— Task details —
Only the lines below from the one containing "scientific name: Alces alces" to the one containing "category: arvicolinae subfamily" should be repeated, both included and unchanged.

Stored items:
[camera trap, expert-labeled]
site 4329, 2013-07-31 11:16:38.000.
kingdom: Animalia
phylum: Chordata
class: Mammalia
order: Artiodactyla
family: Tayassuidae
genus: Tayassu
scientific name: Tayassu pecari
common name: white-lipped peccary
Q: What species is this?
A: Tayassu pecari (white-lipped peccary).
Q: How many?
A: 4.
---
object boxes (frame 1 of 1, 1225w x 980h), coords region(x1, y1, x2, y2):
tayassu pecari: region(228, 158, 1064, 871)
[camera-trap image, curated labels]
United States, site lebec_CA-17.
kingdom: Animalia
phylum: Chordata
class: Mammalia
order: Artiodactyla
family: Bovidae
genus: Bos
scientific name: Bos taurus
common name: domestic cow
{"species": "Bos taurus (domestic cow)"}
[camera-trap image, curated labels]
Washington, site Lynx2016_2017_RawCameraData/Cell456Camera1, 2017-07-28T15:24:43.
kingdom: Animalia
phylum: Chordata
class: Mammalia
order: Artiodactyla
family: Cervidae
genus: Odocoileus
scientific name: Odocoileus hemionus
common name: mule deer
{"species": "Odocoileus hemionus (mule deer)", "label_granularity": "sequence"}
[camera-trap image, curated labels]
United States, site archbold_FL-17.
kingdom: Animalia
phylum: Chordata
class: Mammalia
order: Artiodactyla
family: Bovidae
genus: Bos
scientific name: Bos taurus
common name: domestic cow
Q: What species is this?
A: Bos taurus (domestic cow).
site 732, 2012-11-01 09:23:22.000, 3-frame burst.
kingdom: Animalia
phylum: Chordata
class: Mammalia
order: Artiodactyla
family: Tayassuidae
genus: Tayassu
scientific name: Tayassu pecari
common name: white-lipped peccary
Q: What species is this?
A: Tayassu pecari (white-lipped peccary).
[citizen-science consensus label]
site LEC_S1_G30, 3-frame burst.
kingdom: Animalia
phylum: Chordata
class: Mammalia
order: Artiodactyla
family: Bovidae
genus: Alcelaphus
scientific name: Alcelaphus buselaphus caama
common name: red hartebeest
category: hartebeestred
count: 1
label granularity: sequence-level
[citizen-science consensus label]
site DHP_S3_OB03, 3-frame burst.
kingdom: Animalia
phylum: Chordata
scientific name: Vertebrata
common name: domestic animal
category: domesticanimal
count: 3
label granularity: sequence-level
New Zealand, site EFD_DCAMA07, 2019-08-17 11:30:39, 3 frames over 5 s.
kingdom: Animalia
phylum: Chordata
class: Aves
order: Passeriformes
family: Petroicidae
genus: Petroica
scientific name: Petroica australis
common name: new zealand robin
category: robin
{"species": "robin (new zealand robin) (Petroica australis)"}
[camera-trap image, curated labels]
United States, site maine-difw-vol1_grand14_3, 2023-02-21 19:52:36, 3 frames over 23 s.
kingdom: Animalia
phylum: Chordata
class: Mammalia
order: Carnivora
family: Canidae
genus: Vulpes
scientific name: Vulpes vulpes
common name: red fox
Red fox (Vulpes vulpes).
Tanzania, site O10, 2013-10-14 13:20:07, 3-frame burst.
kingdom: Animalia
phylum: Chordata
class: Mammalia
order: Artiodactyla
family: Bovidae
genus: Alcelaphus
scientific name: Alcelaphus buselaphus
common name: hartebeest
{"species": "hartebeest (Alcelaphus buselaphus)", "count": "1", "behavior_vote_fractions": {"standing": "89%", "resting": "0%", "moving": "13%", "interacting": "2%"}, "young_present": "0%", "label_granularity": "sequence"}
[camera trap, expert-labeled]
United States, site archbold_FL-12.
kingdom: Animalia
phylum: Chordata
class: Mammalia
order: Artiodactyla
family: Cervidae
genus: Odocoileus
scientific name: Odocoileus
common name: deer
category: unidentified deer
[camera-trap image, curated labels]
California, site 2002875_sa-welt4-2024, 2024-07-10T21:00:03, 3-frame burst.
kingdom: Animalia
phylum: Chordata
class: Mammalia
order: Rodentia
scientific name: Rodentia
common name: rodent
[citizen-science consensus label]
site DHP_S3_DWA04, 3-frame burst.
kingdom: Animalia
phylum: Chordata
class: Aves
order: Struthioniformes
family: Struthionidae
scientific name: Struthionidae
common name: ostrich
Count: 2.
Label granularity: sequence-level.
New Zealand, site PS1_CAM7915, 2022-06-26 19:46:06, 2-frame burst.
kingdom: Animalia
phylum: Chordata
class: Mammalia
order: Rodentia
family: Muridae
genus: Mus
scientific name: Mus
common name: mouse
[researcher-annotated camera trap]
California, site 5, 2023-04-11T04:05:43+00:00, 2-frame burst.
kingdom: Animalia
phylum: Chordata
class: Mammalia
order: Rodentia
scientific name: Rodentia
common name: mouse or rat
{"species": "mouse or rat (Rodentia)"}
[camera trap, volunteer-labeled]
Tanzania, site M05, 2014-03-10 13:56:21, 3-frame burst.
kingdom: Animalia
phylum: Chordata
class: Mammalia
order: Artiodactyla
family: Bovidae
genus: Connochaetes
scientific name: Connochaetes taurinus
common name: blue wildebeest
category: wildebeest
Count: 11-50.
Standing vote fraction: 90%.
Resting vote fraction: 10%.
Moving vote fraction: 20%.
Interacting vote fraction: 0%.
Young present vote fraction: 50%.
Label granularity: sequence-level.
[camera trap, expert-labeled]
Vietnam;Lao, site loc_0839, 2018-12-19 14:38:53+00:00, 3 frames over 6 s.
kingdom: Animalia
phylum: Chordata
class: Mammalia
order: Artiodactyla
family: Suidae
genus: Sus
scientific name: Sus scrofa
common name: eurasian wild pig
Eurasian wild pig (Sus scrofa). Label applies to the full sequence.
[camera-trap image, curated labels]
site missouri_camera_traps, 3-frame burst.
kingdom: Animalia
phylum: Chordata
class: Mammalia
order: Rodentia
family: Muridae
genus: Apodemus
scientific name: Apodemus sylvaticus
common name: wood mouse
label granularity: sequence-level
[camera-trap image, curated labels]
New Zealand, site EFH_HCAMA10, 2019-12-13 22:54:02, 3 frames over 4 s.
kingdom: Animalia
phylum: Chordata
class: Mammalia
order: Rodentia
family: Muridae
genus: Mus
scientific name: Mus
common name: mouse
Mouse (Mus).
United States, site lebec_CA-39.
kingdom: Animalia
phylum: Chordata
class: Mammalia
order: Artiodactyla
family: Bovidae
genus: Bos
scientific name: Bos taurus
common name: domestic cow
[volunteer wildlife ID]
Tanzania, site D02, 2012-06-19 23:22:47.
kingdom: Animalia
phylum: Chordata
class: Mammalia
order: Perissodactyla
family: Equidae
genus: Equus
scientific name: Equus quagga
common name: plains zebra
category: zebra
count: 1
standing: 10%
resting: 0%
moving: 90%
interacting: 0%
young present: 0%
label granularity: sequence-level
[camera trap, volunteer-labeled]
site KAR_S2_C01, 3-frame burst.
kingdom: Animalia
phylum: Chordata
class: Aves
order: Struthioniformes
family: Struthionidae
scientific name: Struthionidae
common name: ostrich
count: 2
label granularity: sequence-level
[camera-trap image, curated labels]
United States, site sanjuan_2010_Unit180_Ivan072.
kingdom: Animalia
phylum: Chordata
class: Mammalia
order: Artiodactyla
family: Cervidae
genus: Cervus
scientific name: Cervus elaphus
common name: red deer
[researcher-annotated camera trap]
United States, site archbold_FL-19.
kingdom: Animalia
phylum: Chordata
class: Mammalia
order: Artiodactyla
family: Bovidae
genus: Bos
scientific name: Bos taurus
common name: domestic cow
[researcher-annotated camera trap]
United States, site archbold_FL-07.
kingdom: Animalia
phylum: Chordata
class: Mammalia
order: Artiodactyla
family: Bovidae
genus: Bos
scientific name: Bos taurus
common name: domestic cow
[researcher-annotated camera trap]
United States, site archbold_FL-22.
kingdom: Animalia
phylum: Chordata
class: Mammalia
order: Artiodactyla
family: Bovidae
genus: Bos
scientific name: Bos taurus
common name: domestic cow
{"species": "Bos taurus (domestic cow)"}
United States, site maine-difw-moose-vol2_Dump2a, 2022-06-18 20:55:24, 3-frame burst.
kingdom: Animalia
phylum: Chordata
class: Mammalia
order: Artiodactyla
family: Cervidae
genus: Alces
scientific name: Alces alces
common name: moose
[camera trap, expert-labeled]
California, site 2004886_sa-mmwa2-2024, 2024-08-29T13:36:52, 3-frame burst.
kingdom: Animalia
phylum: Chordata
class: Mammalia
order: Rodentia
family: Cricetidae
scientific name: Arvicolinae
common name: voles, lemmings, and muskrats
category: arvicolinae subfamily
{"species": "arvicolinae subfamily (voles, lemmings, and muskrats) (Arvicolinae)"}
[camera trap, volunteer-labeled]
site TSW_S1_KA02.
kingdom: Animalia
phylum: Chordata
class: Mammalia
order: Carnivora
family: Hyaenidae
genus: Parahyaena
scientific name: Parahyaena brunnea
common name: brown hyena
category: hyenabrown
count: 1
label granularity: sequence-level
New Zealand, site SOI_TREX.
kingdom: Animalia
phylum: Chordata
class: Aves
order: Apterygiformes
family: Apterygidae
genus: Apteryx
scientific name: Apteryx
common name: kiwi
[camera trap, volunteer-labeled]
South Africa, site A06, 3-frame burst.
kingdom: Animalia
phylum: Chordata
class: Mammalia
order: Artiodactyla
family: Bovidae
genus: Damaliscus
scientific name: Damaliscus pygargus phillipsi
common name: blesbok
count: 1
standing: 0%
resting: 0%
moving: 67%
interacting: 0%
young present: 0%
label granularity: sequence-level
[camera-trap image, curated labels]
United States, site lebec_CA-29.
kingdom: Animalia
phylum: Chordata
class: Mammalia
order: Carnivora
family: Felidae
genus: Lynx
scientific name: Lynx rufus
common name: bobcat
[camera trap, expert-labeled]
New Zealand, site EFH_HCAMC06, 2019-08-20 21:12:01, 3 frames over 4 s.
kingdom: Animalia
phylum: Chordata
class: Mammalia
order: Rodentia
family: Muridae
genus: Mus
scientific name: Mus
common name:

— Solution to the exercise —
scientific name: Alces alces
common name: moose
[camera trap, expert-labeled]
California, site 2004886_sa-mmwa2-2024, 2024-08-29T13:36:52, 3-frame burst.
kingdom: Animalia
phylum: Chordata
class: Mammalia
order: Rodentia
family: Cricetidae
scientific name: Arvicolinae
common name: voles, lemmings, and muskrats
category: arvicolinae subfamily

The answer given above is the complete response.